Interpreting Lab Changes on Wegovy: Normal Shifts Versus Red Flags

Weight loss itself changes lab values independent of any drug effect. Knowing which changes are expected prevents unnecessary treatment escalation.

Expected, benign changes

• HbA1c: falls by 0.5 to 1.5 percentage points in women with prediabetes or type 2 diabetes
• Triglycerides: often drop 20 to 30% by month six
• ALT: can improve substantially if fatty liver was present (a drop of 20 to 50% from baseline within six months is common)
• Uric acid: may rise transiently during rapid early weight loss, then fall
• Creatinine: small transient rises are possible with nausea-related reduced fluid intake; should normalize

Red flags requiring prompt clinical attention

• Creatinine rising more than 0.3 mg/dL above baseline (possible acute kidney injury from volume depletion)
• ALT rising more than three times the upper limit of normal (stop Wegovy; evaluate for drug-induced liver injury, though causality is uncertain)
• TSH falling below 0.4 or rising above 10 mIU/L (investigate independently of Wegovy)
• Lipase more than three times the upper limit of normal with abdominal pain (pancreatitis workup)
• A new palpable thyroid nodule at any visit (ultrasound and endocrinology referral)

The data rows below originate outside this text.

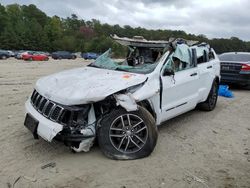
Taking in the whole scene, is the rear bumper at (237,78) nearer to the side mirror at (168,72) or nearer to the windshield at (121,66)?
the windshield at (121,66)

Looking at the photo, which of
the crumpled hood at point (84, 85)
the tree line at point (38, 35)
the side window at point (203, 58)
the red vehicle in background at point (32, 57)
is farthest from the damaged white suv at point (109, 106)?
the tree line at point (38, 35)

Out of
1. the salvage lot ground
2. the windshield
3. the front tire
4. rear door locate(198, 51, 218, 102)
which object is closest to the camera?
the salvage lot ground

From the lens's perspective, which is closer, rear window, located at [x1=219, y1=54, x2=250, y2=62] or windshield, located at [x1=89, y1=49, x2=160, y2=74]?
windshield, located at [x1=89, y1=49, x2=160, y2=74]

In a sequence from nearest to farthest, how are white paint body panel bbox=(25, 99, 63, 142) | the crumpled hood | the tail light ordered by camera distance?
white paint body panel bbox=(25, 99, 63, 142), the crumpled hood, the tail light

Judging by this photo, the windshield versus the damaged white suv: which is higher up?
the windshield

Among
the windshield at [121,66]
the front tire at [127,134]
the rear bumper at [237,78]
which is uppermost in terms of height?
the windshield at [121,66]

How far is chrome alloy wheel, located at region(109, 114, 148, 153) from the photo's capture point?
186 inches

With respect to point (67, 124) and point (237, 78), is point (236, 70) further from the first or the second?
point (67, 124)

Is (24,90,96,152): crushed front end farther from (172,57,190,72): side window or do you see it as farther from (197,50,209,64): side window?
(197,50,209,64): side window

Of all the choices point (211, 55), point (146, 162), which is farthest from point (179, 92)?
point (211, 55)

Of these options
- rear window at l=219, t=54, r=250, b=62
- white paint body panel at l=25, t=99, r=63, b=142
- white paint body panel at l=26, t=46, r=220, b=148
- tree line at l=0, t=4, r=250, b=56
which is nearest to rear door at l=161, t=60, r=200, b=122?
white paint body panel at l=26, t=46, r=220, b=148

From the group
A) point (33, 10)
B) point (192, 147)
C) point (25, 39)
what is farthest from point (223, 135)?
point (33, 10)

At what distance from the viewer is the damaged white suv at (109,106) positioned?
4523 millimetres

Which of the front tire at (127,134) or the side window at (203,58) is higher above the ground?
the side window at (203,58)
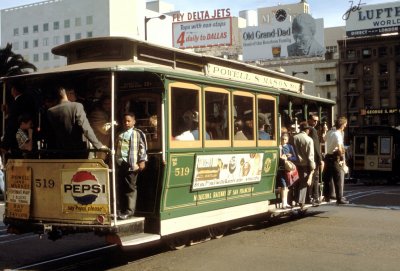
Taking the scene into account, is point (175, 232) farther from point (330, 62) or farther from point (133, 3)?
point (133, 3)

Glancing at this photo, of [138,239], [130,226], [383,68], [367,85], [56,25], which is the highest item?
[56,25]

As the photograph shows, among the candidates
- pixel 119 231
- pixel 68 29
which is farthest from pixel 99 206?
pixel 68 29

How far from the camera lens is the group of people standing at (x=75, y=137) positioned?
8141 mm

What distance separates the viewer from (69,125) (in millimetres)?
8148

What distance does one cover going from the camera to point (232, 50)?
10088cm

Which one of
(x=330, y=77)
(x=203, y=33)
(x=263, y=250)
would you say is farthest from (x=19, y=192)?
(x=203, y=33)

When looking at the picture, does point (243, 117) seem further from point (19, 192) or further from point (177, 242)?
point (19, 192)

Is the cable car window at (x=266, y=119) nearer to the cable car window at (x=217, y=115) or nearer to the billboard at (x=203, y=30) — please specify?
the cable car window at (x=217, y=115)

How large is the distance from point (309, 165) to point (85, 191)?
5.97 meters

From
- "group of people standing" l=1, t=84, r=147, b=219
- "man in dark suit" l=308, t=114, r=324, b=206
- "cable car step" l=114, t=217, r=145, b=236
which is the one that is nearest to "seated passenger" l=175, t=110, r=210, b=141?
"group of people standing" l=1, t=84, r=147, b=219

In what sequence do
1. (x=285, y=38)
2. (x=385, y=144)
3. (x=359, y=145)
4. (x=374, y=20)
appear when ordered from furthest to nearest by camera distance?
(x=285, y=38)
(x=374, y=20)
(x=359, y=145)
(x=385, y=144)

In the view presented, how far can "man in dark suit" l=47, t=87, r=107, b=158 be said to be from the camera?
809cm

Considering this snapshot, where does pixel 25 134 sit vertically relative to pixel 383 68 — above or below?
below

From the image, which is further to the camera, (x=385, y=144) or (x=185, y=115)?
(x=385, y=144)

Wegovy and Hormone Therapy: A Monitoring Note for Menopausal Women

Women who are on menopausal hormone therapy (MHT) and start Wegovy do not require additional hormone-specific labs beyond standard monitoring. Oral estrogen increases SHBG and may modestly alter semaglutide pharmacokinetics through changes in body composition, but no clinically significant drug-drug interaction has been documented in the prescribing information. Monitor MHT effectiveness (vasomotor symptom control) clinically, since weight loss itself can reduce symptom burden in some perimenopausal women.

Dr. Elena Vasquez, MD, WomanRx Editorial Board, notes: "Perimenopausal women starting Wegovy often see an improvement in hot flushes alongside weight loss within three months. This makes it harder to disentangle the effects of weight loss, any concurrent MHT adjustment, and the natural hormonal fluctuations of the transition. A symptom diary is more useful than any single lab here."